>> begin TEXT PROVIDED

The students were asked to paint their bodies on a paper, a full scale map using pencils and coulors. The map was later used as a starting point to go into a physical improvisation. The class was an attempt to map the experienced body. To investigate the mixture of facts, feelings and images about the body. The task was formulated in a way that the student was sure that this was not about beeing "right", in the sence of placing the organs on the "right" place or painting the skeleton in a "right" way.  The guideline was the subjective sensation. The students are in the age 14-15 years old and study at a ballet school where the idea of the body as a tool often are presented. I wanted to work with a method were we could ask questions about the body-mind connection. Where in the body am I? How does my way of thinking of the body effect my moving? Which ideas are ruling my perception about my body? How does my imaginary body look like? How does things I think I know about the body effect my sensation of the body?       

Further down you can see some of the maps the students made this particular day in September.

>> end TEXT PROVIDED
>> begin RECORD EXTRACTS

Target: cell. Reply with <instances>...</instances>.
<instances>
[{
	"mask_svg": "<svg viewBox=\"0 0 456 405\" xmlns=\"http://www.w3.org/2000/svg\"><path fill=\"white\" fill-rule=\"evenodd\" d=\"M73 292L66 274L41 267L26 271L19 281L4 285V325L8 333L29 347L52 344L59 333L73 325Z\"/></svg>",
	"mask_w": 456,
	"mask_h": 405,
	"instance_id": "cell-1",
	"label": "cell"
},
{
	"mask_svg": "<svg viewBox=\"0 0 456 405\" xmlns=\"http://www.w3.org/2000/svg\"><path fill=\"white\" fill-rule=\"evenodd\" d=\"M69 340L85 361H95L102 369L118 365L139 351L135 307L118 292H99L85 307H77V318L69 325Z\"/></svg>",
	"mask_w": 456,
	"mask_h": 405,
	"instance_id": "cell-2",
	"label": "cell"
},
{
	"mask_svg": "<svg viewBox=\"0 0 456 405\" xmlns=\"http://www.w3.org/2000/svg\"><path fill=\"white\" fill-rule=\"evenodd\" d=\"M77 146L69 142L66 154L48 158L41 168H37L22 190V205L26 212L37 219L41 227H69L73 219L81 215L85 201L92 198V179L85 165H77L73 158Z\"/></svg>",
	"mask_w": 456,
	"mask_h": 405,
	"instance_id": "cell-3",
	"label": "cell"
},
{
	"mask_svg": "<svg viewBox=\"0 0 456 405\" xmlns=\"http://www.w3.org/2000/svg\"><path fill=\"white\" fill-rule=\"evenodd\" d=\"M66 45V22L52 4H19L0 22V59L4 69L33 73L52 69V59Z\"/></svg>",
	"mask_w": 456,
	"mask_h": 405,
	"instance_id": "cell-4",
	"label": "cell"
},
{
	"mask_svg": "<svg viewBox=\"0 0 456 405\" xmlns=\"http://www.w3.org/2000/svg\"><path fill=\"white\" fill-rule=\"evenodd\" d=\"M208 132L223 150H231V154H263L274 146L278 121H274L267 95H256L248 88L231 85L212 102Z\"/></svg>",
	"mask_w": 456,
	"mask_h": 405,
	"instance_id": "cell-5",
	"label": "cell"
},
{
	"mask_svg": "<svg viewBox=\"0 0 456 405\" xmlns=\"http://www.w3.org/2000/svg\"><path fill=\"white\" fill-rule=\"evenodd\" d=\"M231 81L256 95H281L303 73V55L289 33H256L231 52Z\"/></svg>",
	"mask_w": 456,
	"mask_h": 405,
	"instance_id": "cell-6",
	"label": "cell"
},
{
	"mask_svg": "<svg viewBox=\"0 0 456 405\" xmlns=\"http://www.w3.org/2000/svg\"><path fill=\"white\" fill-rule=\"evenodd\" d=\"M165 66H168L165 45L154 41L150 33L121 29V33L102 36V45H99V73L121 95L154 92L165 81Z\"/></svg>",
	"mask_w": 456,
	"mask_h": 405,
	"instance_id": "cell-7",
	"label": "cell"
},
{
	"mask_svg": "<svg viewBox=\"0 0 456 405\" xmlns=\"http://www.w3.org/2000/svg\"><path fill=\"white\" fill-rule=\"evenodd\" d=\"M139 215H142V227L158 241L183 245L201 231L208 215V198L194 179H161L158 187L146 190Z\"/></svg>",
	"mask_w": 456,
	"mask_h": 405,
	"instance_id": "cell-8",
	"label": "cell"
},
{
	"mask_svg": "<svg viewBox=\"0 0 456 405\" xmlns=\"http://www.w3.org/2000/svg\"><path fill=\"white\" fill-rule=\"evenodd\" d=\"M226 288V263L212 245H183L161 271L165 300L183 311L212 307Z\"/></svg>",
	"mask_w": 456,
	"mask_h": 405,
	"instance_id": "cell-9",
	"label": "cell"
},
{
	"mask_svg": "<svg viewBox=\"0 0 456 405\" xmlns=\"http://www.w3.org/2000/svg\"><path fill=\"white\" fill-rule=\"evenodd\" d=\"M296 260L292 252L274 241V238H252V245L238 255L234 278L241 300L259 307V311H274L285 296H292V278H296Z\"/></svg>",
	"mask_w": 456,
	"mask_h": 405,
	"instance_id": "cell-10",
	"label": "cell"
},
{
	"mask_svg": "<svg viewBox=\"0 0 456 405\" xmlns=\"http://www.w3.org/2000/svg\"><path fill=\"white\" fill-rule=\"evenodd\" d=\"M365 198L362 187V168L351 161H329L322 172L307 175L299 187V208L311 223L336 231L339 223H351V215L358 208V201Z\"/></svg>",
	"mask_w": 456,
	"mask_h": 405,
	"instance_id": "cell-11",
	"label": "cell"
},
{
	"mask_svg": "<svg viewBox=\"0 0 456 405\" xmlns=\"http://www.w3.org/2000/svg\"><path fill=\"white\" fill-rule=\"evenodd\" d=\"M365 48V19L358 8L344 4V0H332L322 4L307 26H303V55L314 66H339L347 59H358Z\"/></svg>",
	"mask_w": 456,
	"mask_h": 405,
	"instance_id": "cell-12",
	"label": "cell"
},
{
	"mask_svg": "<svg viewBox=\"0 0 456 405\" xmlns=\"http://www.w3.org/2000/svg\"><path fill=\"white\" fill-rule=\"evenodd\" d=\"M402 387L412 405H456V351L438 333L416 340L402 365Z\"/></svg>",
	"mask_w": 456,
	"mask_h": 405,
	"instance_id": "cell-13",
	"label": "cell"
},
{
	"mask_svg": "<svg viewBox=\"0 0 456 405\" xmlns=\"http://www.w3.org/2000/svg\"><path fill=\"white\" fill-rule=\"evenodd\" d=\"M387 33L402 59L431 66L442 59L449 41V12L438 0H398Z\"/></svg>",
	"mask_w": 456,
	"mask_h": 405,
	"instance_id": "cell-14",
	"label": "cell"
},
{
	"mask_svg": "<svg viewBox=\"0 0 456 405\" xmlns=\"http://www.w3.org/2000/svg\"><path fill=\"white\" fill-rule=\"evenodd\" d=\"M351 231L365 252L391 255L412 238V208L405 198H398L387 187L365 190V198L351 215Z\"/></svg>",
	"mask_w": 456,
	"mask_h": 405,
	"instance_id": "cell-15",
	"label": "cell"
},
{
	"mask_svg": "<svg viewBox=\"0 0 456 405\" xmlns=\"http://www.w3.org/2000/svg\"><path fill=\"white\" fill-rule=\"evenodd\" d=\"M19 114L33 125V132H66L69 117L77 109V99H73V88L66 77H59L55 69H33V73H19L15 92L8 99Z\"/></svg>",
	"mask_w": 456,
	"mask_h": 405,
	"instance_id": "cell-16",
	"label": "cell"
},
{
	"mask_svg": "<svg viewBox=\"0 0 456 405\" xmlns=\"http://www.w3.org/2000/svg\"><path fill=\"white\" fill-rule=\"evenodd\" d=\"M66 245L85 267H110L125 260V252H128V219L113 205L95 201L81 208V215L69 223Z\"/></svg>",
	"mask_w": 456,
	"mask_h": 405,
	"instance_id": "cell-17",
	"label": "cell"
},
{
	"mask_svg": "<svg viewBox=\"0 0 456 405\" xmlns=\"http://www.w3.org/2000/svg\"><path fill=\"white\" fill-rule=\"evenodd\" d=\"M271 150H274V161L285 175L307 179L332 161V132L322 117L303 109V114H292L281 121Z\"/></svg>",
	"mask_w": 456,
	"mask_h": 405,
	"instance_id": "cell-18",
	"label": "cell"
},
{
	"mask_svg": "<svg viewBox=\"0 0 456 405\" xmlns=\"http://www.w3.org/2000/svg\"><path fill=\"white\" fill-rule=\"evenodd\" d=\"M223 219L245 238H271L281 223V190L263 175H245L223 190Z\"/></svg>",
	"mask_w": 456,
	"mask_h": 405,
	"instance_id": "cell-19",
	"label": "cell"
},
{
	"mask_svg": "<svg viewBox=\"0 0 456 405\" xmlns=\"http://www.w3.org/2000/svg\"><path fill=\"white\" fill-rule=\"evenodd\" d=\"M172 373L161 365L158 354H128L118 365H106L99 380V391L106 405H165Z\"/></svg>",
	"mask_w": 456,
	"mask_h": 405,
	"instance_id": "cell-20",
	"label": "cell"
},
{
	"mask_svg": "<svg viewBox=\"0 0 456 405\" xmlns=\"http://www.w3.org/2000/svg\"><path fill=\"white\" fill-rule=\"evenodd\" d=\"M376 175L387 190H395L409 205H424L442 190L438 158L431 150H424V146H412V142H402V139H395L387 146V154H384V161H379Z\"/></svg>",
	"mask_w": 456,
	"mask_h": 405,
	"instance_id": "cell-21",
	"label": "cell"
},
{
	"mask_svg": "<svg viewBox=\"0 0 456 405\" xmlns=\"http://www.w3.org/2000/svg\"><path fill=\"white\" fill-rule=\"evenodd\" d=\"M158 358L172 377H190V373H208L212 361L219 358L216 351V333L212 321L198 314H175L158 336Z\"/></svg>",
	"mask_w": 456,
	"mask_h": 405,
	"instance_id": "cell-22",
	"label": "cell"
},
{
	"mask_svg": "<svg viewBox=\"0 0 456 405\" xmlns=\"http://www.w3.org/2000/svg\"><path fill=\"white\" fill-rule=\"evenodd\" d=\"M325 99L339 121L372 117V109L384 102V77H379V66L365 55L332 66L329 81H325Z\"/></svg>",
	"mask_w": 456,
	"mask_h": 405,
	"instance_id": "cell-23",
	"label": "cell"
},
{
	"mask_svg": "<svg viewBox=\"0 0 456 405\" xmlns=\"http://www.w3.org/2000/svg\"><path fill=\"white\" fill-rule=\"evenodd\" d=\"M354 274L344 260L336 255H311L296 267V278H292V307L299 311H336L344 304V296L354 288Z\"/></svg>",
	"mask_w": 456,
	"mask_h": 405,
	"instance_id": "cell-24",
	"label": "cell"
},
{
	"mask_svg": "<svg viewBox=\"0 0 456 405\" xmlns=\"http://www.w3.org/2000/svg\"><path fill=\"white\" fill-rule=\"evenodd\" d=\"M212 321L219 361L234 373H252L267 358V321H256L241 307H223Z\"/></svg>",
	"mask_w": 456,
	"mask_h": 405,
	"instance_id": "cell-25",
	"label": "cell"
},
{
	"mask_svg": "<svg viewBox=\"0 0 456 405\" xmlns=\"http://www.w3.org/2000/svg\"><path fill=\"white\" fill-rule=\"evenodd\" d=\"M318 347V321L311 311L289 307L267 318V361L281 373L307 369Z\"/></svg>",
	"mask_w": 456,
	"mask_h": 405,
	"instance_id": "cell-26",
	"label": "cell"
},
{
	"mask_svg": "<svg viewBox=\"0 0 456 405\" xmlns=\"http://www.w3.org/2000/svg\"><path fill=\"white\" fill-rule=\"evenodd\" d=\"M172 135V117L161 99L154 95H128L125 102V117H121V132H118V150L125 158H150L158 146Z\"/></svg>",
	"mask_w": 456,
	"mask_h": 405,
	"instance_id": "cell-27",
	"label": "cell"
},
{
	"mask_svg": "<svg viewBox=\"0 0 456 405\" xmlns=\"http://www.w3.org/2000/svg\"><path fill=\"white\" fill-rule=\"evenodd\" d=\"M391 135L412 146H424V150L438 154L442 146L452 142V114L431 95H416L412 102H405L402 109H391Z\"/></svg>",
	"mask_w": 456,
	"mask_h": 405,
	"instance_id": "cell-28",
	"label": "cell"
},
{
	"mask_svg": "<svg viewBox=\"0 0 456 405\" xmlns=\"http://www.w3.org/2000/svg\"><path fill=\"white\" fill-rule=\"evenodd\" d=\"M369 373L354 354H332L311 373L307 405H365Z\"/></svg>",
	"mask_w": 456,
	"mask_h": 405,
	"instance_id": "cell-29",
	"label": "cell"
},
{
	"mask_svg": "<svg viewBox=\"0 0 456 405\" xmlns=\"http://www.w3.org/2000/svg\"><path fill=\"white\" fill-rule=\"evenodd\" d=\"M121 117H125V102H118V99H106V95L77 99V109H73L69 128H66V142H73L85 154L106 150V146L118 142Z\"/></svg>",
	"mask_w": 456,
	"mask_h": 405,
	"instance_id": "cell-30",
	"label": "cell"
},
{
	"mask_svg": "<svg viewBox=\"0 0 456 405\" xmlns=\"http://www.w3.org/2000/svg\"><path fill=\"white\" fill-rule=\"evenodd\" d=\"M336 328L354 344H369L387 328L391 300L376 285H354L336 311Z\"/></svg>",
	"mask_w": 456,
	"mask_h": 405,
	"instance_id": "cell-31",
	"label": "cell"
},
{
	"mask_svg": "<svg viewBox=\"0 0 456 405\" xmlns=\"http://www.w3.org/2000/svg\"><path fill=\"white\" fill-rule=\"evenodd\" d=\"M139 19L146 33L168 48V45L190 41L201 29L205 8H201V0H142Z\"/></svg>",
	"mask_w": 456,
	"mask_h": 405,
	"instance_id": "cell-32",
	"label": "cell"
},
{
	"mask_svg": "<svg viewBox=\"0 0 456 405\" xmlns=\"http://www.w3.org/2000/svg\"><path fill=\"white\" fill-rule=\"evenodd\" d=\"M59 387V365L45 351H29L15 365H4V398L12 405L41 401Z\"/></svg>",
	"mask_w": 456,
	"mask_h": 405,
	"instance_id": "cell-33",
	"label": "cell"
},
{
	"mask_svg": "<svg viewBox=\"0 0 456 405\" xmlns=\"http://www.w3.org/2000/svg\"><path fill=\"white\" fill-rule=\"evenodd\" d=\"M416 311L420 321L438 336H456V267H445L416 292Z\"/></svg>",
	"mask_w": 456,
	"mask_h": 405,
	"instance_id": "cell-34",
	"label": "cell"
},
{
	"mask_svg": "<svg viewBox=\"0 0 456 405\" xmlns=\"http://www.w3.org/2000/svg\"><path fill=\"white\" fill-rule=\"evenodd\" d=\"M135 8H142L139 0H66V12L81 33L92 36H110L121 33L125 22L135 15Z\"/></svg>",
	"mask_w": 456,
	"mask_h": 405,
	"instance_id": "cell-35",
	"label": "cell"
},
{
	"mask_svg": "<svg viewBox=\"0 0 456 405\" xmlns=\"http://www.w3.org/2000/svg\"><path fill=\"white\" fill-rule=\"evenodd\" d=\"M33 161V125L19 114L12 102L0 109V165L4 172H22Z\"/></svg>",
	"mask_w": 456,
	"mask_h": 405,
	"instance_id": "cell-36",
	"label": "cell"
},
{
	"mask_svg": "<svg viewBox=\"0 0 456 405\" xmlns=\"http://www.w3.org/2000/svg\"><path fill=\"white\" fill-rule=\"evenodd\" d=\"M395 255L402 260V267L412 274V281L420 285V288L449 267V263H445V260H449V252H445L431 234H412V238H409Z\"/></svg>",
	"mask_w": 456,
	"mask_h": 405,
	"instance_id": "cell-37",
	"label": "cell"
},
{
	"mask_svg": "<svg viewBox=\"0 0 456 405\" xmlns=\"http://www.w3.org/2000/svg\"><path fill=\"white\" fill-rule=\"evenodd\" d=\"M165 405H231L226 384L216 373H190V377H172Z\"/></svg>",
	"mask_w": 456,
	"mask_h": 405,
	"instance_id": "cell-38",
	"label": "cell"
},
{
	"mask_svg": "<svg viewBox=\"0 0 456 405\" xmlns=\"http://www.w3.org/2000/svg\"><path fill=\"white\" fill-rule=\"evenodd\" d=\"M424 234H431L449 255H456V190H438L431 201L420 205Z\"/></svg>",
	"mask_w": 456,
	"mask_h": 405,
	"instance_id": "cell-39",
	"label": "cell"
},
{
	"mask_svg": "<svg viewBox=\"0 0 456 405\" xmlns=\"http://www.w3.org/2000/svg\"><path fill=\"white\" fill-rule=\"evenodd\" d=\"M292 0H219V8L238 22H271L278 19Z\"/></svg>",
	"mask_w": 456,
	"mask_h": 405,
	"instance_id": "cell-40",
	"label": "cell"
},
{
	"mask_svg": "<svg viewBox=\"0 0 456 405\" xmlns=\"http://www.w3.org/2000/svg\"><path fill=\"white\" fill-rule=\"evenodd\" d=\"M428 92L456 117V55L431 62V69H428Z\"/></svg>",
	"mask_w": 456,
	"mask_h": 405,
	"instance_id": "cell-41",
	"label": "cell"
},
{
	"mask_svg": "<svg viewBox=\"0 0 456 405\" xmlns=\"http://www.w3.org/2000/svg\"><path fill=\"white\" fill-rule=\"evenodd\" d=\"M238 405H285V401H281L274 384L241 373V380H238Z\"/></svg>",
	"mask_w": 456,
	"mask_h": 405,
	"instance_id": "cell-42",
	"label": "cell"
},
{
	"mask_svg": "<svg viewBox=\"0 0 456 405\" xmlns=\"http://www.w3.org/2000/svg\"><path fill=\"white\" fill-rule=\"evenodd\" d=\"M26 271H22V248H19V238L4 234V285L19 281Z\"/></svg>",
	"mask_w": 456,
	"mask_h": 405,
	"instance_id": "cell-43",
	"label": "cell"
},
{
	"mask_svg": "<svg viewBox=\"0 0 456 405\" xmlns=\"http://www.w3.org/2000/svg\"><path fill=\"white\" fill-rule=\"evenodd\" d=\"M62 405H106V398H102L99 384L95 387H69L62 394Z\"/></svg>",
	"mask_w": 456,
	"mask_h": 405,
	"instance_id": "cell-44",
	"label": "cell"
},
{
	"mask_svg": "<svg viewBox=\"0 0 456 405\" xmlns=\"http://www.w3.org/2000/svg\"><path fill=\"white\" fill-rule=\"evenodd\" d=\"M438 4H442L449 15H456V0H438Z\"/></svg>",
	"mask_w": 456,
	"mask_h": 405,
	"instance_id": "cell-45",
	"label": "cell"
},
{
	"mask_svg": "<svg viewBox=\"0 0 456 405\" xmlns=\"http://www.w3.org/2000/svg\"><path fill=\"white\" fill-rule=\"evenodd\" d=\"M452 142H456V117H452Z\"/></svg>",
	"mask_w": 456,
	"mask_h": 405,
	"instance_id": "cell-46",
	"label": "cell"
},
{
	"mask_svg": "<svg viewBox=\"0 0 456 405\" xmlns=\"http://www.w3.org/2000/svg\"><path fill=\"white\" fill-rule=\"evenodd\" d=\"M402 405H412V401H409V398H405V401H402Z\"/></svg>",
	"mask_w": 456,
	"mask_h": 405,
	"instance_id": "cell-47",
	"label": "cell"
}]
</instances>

>> end RECORD EXTRACTS

WHAT THIS EXERCISE ASKS:
**A.** In the passage on the body-mapping class, how old are the students?
**B.** List every question about the body that the passage on the body-mapping class poses.
**C.** Do these statements agree with the passage on the body-mapping class? (i) The students drew their maps with pencils and colors. (ii) The students were expected to put the organs in their correct places. (iii) The maps served as a starting point for a physical improvisation.
The records can be set aside.

EXPECTED RESULTS:
**A.** They are 14 to 15 years old.

**B.**
- Where in the body am I?
- How does my way of thinking of the body effect my moving?
- Which ideas are ruling my perception about my body?
- How does my imaginary body look like?
- How does things I think I know about the body effect my sensation of the body?

**C.**
(i) Yes: "using pencils and coulors"
(ii) No: "this was not about beeing "right", in the sence of placing the organs on the "right" place"
(iii) Yes: "The map was later used as a starting point to go into a physical improvisation."